Geef de records als genummerde lijst, zonder lege regels, vanaf de regel met "Clubland – Workout" tot en met de regel met "ACCIÓ GEOLÒGICA DEL MAR". Laat de afbeeldingen weg uit je antwoord.

→ **LIJST MET RECORDS**
────────

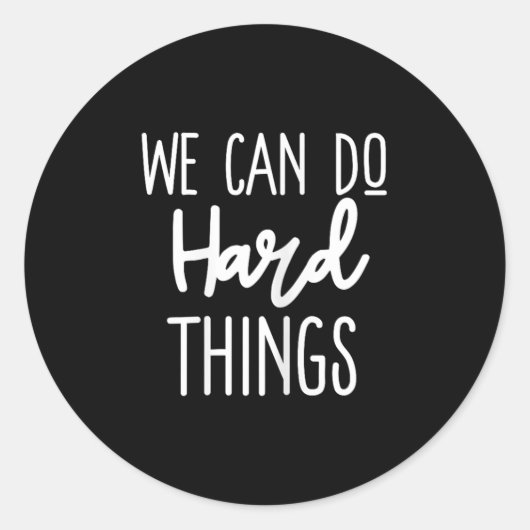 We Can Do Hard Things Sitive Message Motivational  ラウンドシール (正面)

────────

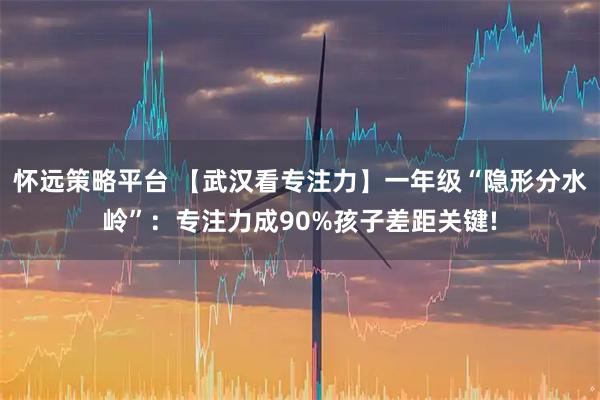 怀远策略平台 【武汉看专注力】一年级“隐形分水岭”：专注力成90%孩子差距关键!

────────

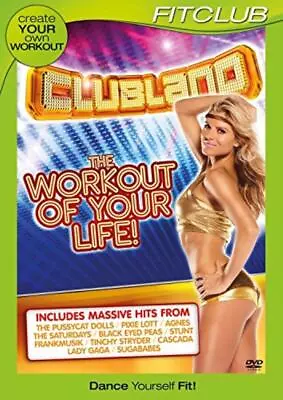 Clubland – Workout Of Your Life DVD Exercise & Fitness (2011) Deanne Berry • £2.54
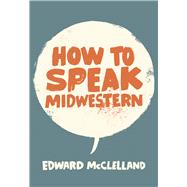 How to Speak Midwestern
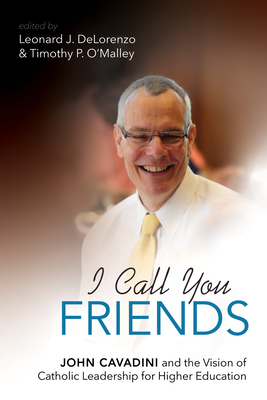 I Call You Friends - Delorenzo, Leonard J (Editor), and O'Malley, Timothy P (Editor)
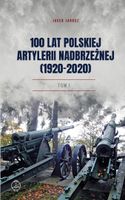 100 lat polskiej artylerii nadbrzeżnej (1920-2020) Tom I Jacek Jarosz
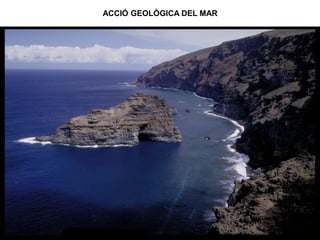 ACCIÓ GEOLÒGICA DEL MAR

────────

→ **ANTWOORD**
1.  Clubland – Workout Of Your Life DVD Exercise & Fitness (2011) Deanne Berry • £2.54
2.  How to Speak Midwestern
3.  I Call You Friends - Delorenzo, Leonard J (Editor), and O'Malley, Timothy P (Editor)
4.  100 lat polskiej artylerii nadbrzeżnej (1920-2020) Tom I Jacek Jarosz
5.  ACCIÓ GEOLÒGICA DEL MAR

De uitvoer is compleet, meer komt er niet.